- Passage given:
GEN. MARK MILLEY, JOINT CHIEFS CHAIRMAN: I didn't even see the statement, to tell you the truth.
SULLIVAN: I'm reading you a truthful statement. That was a false statement.
MILLEY: Yes, I'm --
SULLIVAN: Look, I don't have a lot of time. Was that a false statement to the American people or not?
MILLEY: I'm not going to categorize a statement of the president of the United States.
SULLIVAN: General McKenzie, was that a false statement? The president said none of his commanders said that he should keep troops in Afghanistan. Was that a false statement by the president of the United States? Remember, you do not have a duty to cover for the president when he's not telling the truth. Was that a false statement or not?
MCKENZIE: I've given you my opinion and judgment on it and I'll let --
SULLIVAN: I think we all know it was a false statement, okay? That's number one.

- Extracted entries:

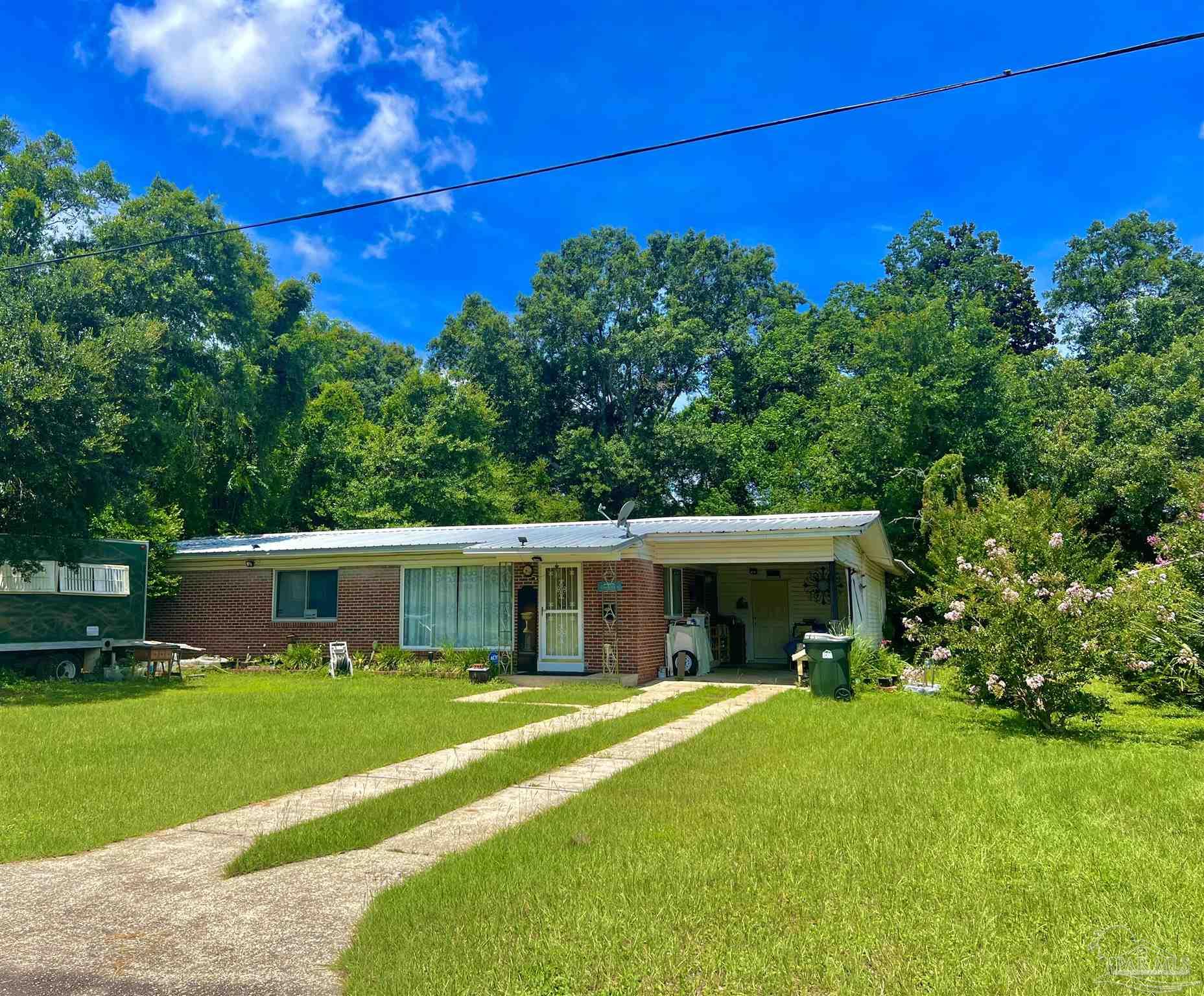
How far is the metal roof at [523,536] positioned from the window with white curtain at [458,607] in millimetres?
664

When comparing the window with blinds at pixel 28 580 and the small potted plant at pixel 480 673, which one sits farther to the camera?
the small potted plant at pixel 480 673

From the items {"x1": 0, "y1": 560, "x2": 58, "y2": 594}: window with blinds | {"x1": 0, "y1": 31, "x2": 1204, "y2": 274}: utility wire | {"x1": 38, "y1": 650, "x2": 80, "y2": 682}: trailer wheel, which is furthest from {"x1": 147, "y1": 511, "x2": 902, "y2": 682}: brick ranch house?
{"x1": 0, "y1": 31, "x2": 1204, "y2": 274}: utility wire

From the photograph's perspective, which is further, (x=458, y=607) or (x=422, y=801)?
(x=458, y=607)

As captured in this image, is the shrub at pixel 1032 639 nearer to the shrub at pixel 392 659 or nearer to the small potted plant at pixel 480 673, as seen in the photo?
the small potted plant at pixel 480 673

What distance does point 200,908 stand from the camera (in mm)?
4387

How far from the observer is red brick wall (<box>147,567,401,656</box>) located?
59.9 ft

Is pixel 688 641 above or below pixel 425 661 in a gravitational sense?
above

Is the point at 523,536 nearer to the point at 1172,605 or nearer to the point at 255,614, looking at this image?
the point at 255,614

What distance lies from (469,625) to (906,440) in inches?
629

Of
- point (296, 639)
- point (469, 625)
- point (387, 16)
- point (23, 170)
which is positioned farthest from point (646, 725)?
point (23, 170)

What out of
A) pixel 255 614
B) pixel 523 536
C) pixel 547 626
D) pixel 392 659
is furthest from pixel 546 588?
pixel 255 614

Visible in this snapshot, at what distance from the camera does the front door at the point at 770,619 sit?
20891mm

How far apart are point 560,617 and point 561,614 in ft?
0.25

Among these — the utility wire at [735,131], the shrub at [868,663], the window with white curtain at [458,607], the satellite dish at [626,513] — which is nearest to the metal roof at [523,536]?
the satellite dish at [626,513]
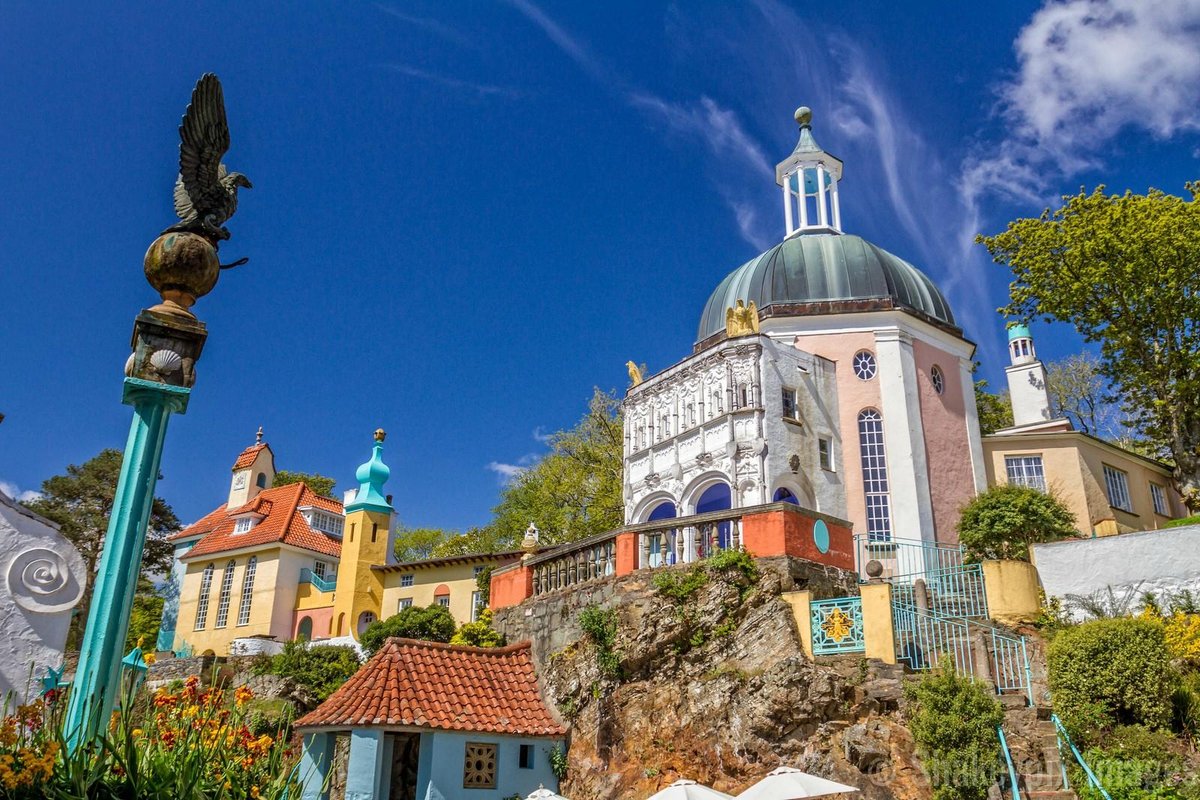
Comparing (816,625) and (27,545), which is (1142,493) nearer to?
(816,625)

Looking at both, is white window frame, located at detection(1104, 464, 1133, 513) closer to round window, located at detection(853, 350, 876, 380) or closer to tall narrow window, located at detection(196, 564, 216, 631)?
round window, located at detection(853, 350, 876, 380)

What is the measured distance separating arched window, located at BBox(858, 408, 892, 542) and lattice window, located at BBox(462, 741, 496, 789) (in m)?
14.2

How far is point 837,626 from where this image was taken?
15203 mm

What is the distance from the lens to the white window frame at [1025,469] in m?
30.3

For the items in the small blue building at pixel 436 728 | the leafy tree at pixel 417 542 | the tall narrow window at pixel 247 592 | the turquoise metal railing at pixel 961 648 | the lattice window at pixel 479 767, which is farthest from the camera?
the leafy tree at pixel 417 542

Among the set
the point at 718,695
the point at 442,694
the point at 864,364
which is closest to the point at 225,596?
the point at 442,694

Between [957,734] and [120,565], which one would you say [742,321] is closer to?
[957,734]

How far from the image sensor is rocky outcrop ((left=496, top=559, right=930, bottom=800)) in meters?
13.8

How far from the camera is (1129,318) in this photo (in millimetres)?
28109

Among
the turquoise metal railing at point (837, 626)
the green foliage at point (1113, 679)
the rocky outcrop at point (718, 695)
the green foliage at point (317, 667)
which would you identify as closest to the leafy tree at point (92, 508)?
the green foliage at point (317, 667)

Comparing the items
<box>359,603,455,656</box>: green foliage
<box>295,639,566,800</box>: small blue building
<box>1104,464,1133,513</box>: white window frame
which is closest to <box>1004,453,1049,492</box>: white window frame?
<box>1104,464,1133,513</box>: white window frame

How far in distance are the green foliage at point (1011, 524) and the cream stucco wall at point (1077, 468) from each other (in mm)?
7917

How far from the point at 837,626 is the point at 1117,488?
2103cm

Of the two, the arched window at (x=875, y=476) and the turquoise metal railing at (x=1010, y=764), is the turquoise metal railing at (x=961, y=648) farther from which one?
the arched window at (x=875, y=476)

- Set problem:
From the hearing exchange, pull out everything from "SULLIVAN: I'm reading" down to "the United States." word for word.

- Full answer:
SULLIVAN: I'm reading you a truthful statement. That was a false statement.
MILLEY: Yes, I'm --
SULLIVAN: Look, I don't have a lot of time. Was that a false statement to the American people or not?
MILLEY: I'm not going to categorize a statement of the president of the United States.